▸ **Work instruction**
Copy out each line of the data below in which "level" appears.

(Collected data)
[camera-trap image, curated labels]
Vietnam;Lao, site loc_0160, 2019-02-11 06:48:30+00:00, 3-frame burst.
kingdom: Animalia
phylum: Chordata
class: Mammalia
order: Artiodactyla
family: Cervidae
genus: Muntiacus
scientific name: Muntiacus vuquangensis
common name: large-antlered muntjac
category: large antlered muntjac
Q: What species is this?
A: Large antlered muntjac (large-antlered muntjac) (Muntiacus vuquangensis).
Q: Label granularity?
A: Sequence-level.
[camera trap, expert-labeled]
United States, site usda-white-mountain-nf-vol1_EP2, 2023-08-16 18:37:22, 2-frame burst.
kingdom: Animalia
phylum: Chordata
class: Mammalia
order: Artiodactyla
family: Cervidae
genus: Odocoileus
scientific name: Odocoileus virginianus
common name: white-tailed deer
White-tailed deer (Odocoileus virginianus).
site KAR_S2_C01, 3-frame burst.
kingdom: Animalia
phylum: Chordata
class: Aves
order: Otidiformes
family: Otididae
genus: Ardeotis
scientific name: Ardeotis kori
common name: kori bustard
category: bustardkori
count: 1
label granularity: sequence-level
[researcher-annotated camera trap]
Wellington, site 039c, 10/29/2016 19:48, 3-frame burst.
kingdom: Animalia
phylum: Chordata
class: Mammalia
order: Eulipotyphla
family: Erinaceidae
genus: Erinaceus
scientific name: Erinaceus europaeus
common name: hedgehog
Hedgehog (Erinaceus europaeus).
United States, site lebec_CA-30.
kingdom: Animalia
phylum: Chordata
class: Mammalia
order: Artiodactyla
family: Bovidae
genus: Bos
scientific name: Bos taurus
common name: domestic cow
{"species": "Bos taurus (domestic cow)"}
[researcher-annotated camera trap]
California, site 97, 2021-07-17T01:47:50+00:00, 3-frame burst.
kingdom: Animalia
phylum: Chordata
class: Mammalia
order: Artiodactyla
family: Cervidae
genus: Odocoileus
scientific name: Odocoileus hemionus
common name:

▸ **The completed task**
A: Sequence-level.
label granularity: sequence-level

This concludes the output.